Bugün gidilecek ilk adresi Gülbenkyan Müzesi olarak belirliyoruz. Müze için evin yakınındaki Rato istasyonundan metroya biniyoruz. Bu istasyondan günlük metro bileti alıyoruz. Bu süre boyunca limitsiz şekilde toplu taşıma araçlarının her birini kullanabiliriz. Müze alanı içerisindeki bahçe, "Park de Palhava" gerçekten çok güzel. Her tarafta ördekler, cıvıl cıvıl öten kuşlar, küçük kanallar ve su birikintileri var. Müze öncesi, yeşil rengin sunduğu bu görsel şölen mest ediyor hepimizi. Her şehrin bir rengi, kokusu kalıyor aklımda ya, akşamdan sabaha edindiğim izlenimle bu şehrin rengi erguvan, kokusu da akasya oluyor sanki... Kimi yerlerde mor salkımlar ve portakal ağaçları da çiçeğe dönmüş. Yeşil olan yerlerdeki kokular envai çeşit... Ama en çok erguvanlar ve akasyalar var... Lizbon'a mor renk çok yakışıyor. Belki bu yüzden, farklı mevsimlerde mor renkte çiçek açan ağaçlarla kaplamışlar şehri... Mart ayında erguvanlar,mor salkımlar, mayıs ve eylül arasında ise jakarandalar şehrin her yerindeler. Belki bir dahaki gelişimi Mayıs ya da Eylül ayına denk getiririm diye bir hayal kuruyorum şimdiden. 😃
|
Park de Palhava'dan manzaralar |
|
Park de Palhava'dan manzaralar |
|
Park de Palhava'dan manzaralar |
Bu güzel parkı bırakıp, kapalı alana
girmek istemese de canımız, içerideki kolleksiyonu da merak ediyoruz.

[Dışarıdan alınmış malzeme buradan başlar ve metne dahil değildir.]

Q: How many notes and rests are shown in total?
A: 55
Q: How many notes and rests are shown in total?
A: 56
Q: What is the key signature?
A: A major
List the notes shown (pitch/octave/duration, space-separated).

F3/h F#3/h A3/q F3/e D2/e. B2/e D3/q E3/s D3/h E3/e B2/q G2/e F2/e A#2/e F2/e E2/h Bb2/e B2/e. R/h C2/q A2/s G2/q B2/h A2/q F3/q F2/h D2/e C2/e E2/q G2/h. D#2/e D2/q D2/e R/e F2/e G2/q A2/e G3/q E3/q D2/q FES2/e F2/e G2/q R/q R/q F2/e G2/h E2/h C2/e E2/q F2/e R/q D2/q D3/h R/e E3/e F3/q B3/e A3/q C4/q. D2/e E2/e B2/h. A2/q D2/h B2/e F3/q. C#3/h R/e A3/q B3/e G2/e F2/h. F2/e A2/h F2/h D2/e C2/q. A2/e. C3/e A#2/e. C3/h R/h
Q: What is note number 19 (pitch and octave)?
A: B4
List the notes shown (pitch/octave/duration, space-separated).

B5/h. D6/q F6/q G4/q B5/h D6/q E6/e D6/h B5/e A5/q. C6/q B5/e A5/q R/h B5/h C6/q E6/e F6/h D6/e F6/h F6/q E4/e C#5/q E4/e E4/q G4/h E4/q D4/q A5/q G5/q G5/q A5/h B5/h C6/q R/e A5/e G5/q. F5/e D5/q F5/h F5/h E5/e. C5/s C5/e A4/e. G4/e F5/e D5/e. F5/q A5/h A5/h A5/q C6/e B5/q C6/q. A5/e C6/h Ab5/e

Gülbenkyan, petrolden kazandığı servetini sanat eserlerine yatırmış, İstanbul
doğumlu bir Ermeni... İngiltere'ye yerleşmiş sonraları ama, 2. Dünya savaşı
sırasında İngiltere Türk asıllı bu petrol tüccarını istemeyince, Gülbenkyan
dillere destan sanat eserleri ile birlikte kendini Portekiz'de bulmuş. Tüm
hayali, yıllar boyunca biriktirdiği sanat eserleri kolleksiyonunu tek bir yerde
sergileyebilmekmiş. İşte gezeceğimiz müze, bu kolleksiyonun 1969 yılından beri
sergilendiği yer.
|
İpek Dokuma Hereke Halısı |
|
İznik Çinisi |
|
Gülbenkyan Müzesi'ni ziyarete gelen ilkokul çocukları |
|
Gölgedeki teknede Uyuyan Kadın ve Çocuk-John Singer SARGENT |
|
Mine, altın ve elmasla süslü "Yusufçuğun Göğsü" broşu |
Müze girişinde aldığımız bilet, Müzenin
özel kolleksiyon kısmını ve Modern Sanatlar Müzesini de kapsıyor. Ama şehirde
gezilecek o kadar çok yer varken, kapalı yerde zaman geçirirken yorulmak
istemiyoruz ve müzede hepimizin en çok merak ettiği özel kolleksiyon kısmını
gezmeye karar veriyoruz sadece. Bu bölüm, doğu ve batının harmanlandığı
eserlerin karmasından oluşuyor. En can alıcı eserler, Gülbenkyan'ın Türkiye'den
topladığı çiniler, halılar, dokumalardan oluşuyor. Rubens'ten, Rembrandt'tan, Manet'ten,
Monet'ten, Degas'tan sergilenen resimler de çok etkileyici. Sadece bu bölümü
gezmek bile yarım günümüzü alıyor. Yorgunluğumuzu müze kafesinde, bahçeye
bakarak içtiğimiz kahvelerle gidermeye çalışıyoruz.
|
Comércio/Özgürlük Meydanı |
Günün geri kalanındaki rotamızı
"Belem" tarafı olarak belirliyoruz. Belem'e gidebilmek için, Comércio
meydanından tramvaya binmemiz gerekiyor. Oraya kadar gitmişken, meydanı da
geziyoruz. Meydanın bir cephesi nehre açılıyor, diğer üç tarafındaki revaklı
binalar, geçmişte kraliyet sarayı olarak kullanılmış. Meydanın ortasında 1755
depremi sonrasında yerle bir olan şehrin, yeniden inşa edilmesi sırasında
hükümdar olan Don Jose'nin bronzdan yapılmış bir atlı heykeli var. Meydan
öylesine geniş ki, bugün dünyanın dört bir yanından gelen turist kalabalığını,
geçmişte ise düzene direnen Lizbon halkını rahatlıkla ağırlıyor...
|
Keşifler Anıtı-25 Nisan Köprüsü ve karşı kıyıda Cristo Rei |
Comércio meydanının hemen arkasında şehrin
dört bir yanına giden otobüs ve tramvayların durağı var. Biz de buradan 15
numaralı tramvay ile Belem'e geçiyoruz. Belem şehir merkezinden biraz uzak.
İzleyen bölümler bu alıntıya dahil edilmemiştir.